ふくろう通信

平成29年08月20日
米山 昌英

きさらぎやこの老いにして
          老を見ず (龍沢寺 中川 宋淵老大師)


 今年の夏の異常気象は、様々なところに影響を与えているのではないか、と思わずにはいられない程、私の身辺ではいろいろなことが起こっている。
 新しい年を迎えるとすぐ、親戚の中山家で、節分が過ぎる2月12日には、妻の兄の奥さんが、3月になると息子の嫁の叔父さんが、5月には、私の3歳年上の姉が風呂場で忽然として亡くなった。今月の22日にはお世話になっていた小田急電鉄の経堂コルティの森谷副所長さんも亡くなった。
 6月の下旬には、長い間ご厚誼を頂き、肝胆相照らしたお付き合いを頂いた大日本茶道会の宗匠田中仙翁さんと続いた。
 7月には冨士の小学校・中学校時代の大の仲良しで田子の浦で一番の秀才といわれた優等生、山本 汎くんであり、その悲しみから抜け切れずにいる今月、お悔やみが済んだ8月18日には、野良猫の通称「ミイちゃん」が死んだ。このミイちゃんは、不思議な猫だった。人懐こい猫で、近所のある家に野良猫として出入りしていた。息子の祐司が猫好きでいつの間にか我が家に入り込んできた。息子は、野良猫として捨てられると困るので、首輪を買ってつけて呉れた。人見知りしないとても優しい猫だった。

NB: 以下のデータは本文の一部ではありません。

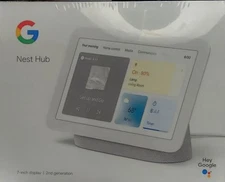 Google Nest Hub + Nest Cam Bundle - NEVER OPENED $200 VALUE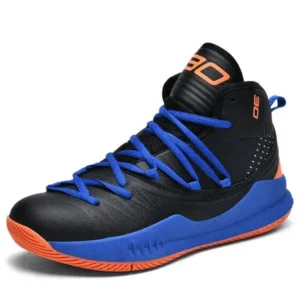 Curvefoot Men Casual High Top Breathable Basketball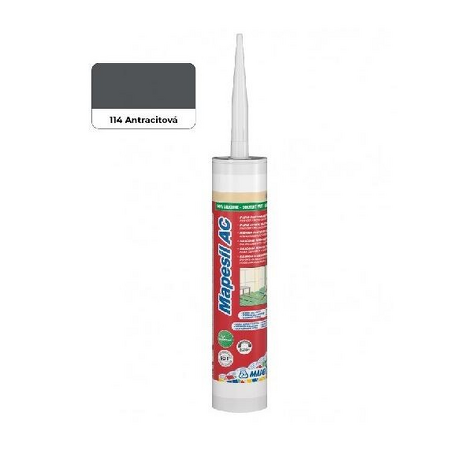 MAPEI Mapesil AC 114 antracit 310ml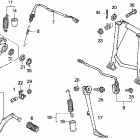 ST1100 Педали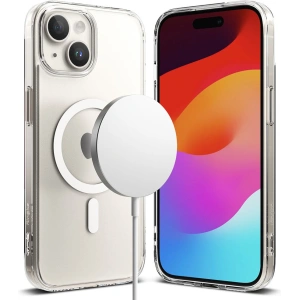 Etui Ringke Fusion Magnetic MagSafe Apple iPhone 15 Plus / 14 Plus Matte Clear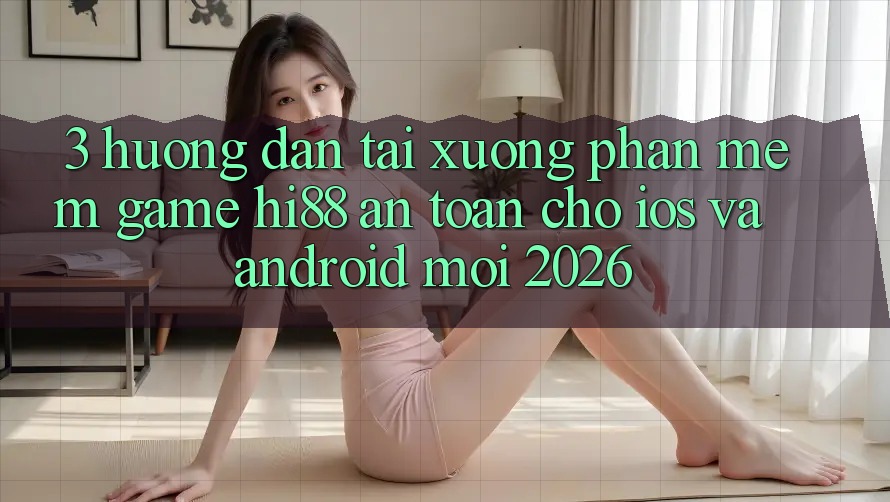 3. Hướng Dẫn Tải xuống Phần mềm Game Hi88 An Toàn Cho iOS Và Android Mới 2026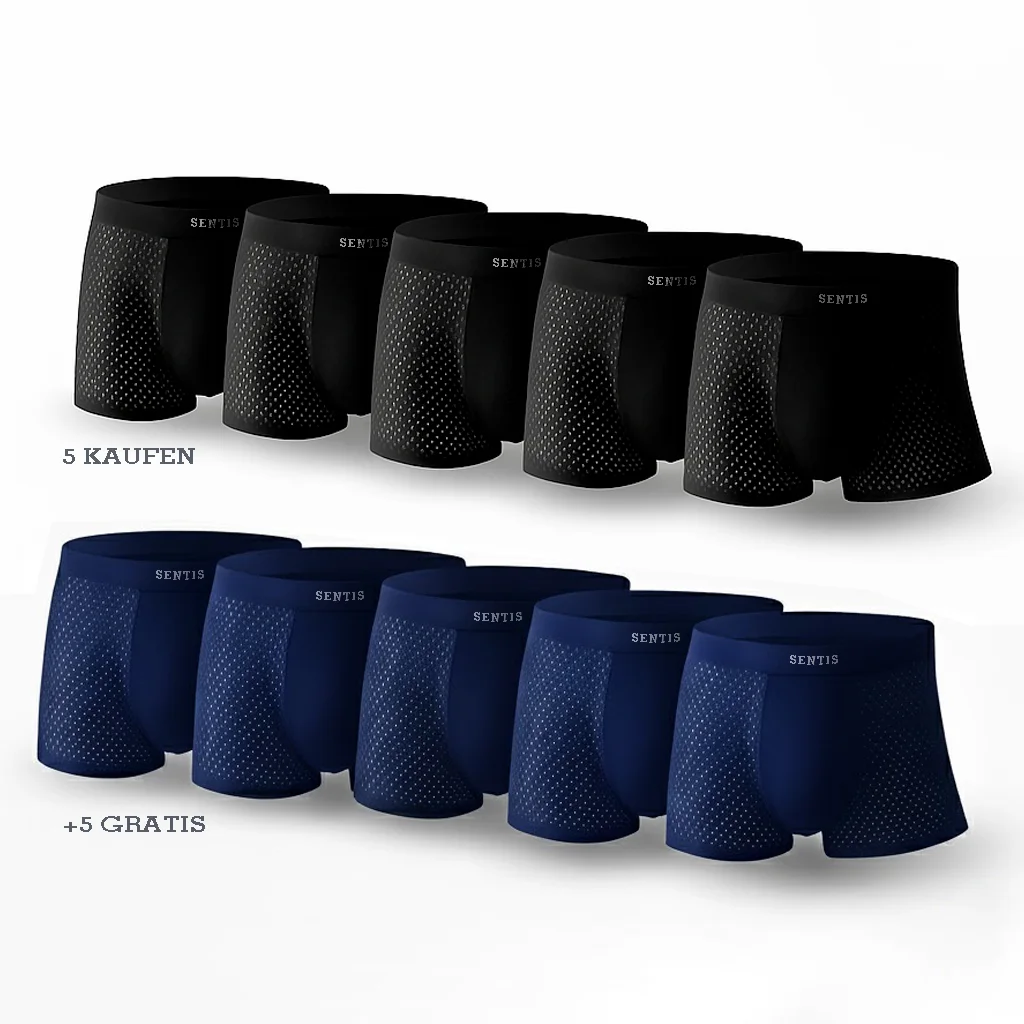 Boxershorts aus Bambusfasern UltraFresh Sentis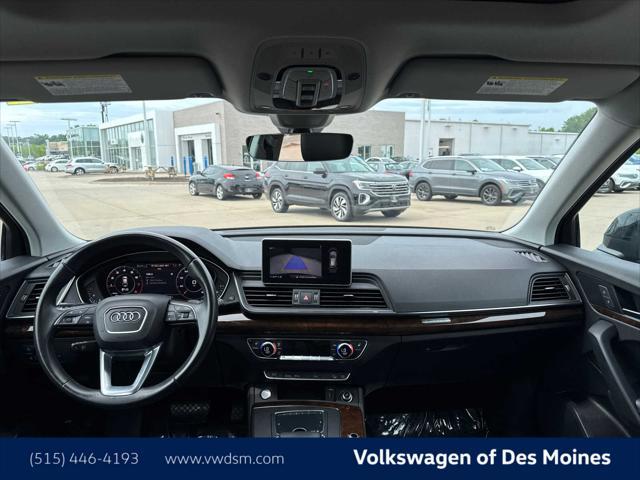 used 2020 Audi Q5 car, priced at $27,998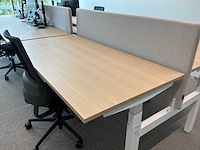 Eurodesk duo elektrische hoogteverstelbare bureaus (3x) - afbeelding 1 van  7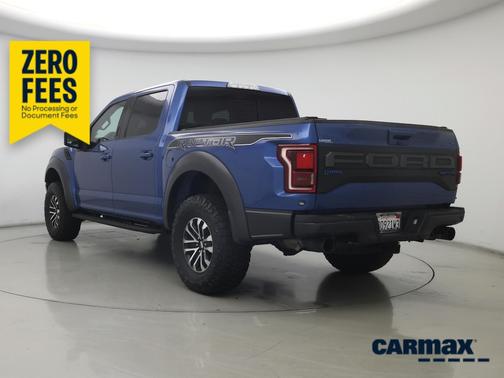 Blue 2019 Ford F-150 Raptor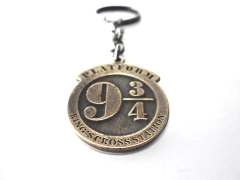 Llavero Anteojos Plataforma 9 3/4 Harry Potter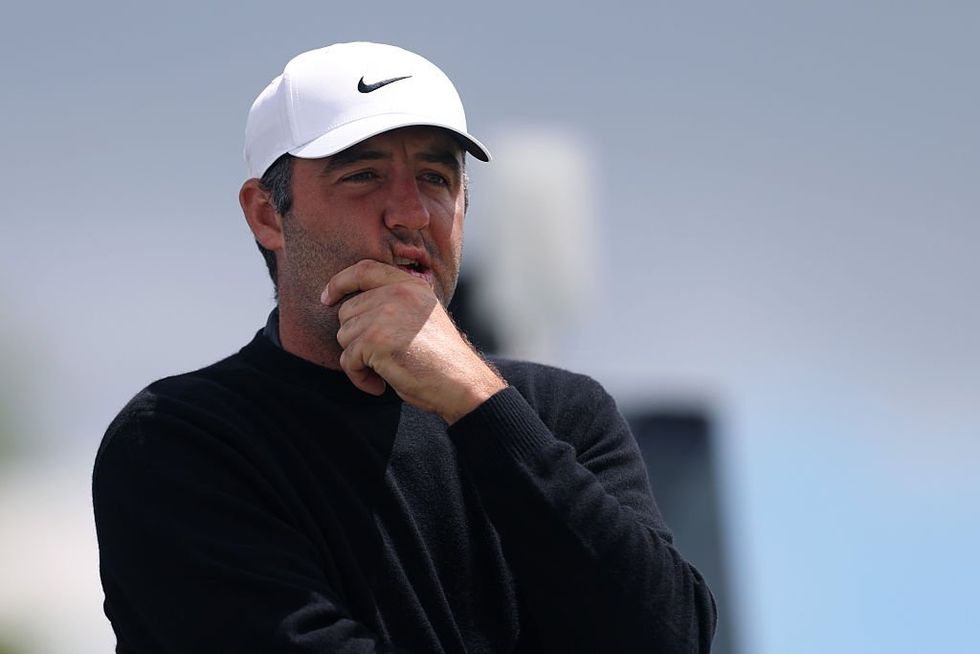 Scottie Scheffler has overtaken Rory McIlroy in Forbes' latest ranking of the world's wealthiest athletes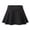 Black, variant on BRAND CLEARANCE!Women Athletic Quick-drying Workout Short Active Tennis Running Skirt With Built In Shorts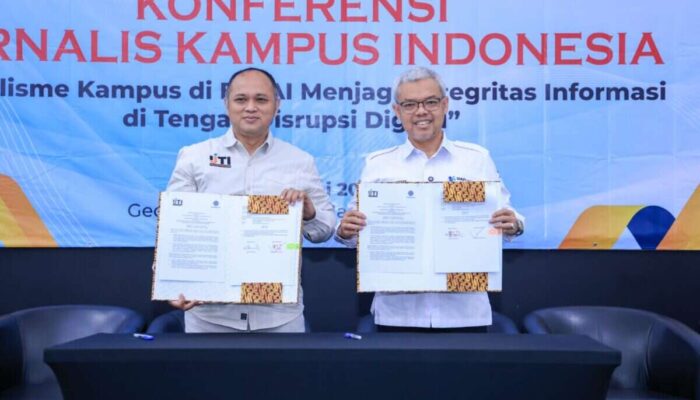 Kemnaker Gandeng IJTI Tingkatkan Kompetensi Digital Jurnalis Kampus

 我が家で息子が可愛がり始めたのは、結婚前であるから多分十数年前である。人間の年令にすると80歳くらいになった老猫である。
 不思議なことに私の家に来た過去の野良猫は、いつも秋のお彼岸の時期にノコノコと現れた。今回で3回目である。私は、いつもお彼岸という因縁に縛られて、外で餌を呉れてきた。妻も息子も猫が大好きだった。
 通称ミイちゃんは、5年位前に家の前の道路で車に轢かれて、瀕死の重傷を負った。斜め前の近所の三田村さんのご子息さんが病院に連れていってくれ、ようやく元気になった。その後、ミイちゃんは、三田村家のお兄ちゃんのところにも出入りする様になった。両方の家を巧みに行き来しながら両方の家をうまく活用した。

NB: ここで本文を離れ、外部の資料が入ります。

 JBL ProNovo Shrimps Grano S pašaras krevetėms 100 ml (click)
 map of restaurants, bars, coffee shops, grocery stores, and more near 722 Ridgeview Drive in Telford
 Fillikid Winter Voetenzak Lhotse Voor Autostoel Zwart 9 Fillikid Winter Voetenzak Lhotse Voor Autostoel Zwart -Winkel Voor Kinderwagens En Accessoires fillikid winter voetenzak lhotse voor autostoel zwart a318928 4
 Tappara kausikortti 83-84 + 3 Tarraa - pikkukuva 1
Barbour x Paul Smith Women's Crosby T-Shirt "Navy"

 亡くなる三日前から急に食欲が無くなり、痩せが目立ってきた。私は病気を心配して病院に連れていくことを進言した矢先である。毎朝家の周りをお清めして歩く習慣で、その日も家の周りを歩いていると、猫がゴロッと横になって、死んだように横たわっていた。私は、持っていたご神水を手に乗せて飲ませた。だるそうに動かなった猫が最後の力を振り絞って顔を上げて飲んだ。私は、「今日はママに病院へ連れて行ってもらいなさい。」と、言いながら会社に出た。

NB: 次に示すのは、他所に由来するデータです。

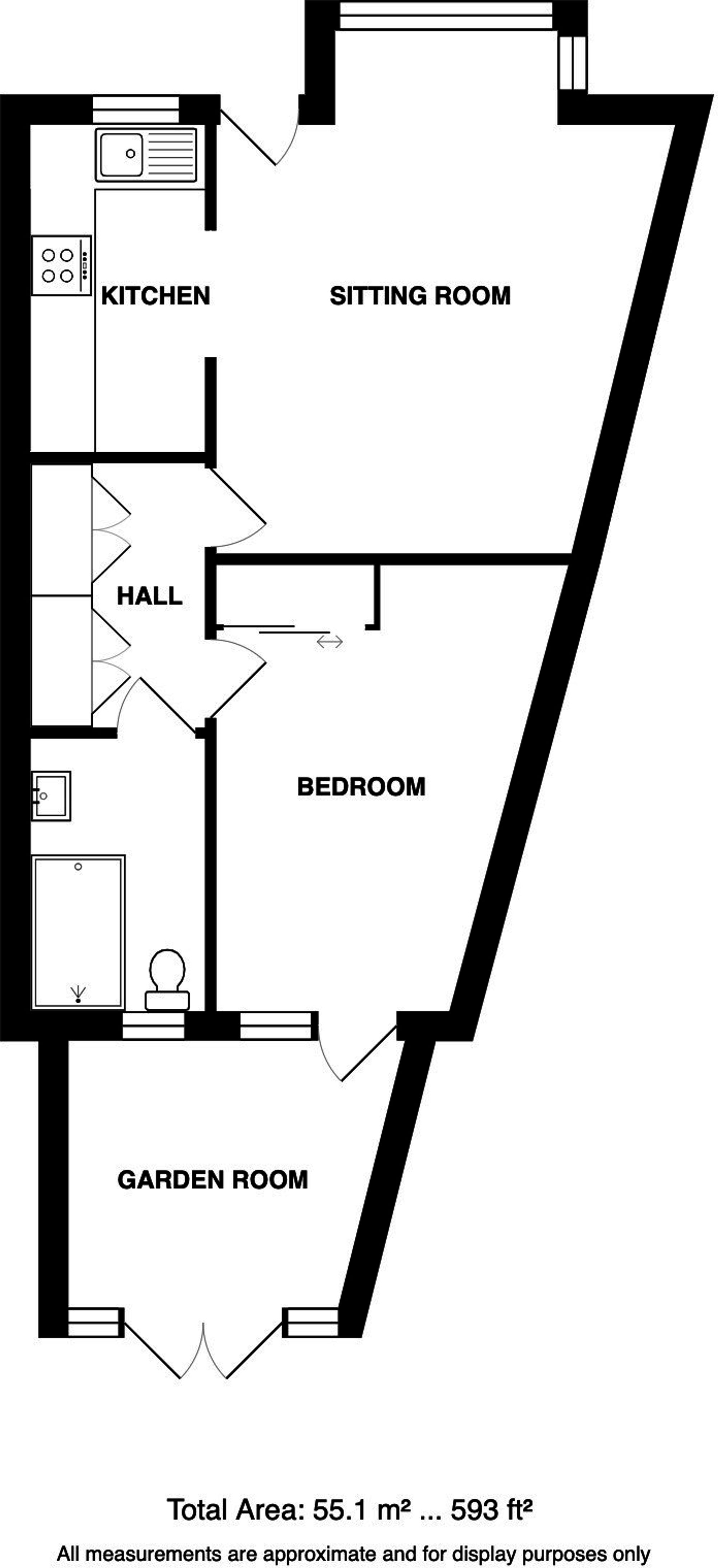 Forty, Ashdown Court, Cromer floorplan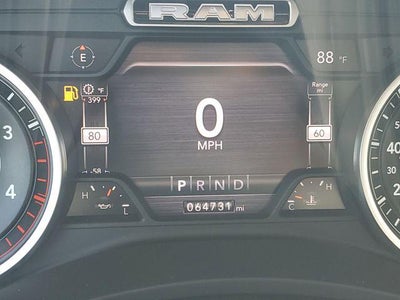 2020 RAM 3500 Laramie Mega Cab 4x4 6'4" Box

 会社に来た妻が、「ミーちゃんが亡くなったよ。」と伝えてきた。「エッ!」と絶句した。私が最後に飲ませたお水は、「末期の水」になってしまったのだ。
私は、ミーちゃんを我が家の猫として愛し続けてくれた息子に、この事実をどのように伝えたらいいか、いまだに迷っている。悲しい出来事である。
 別離は、人間であれ動物であれ誠に辛いものである。只々寂しく心よりご冥福を祈るのみである。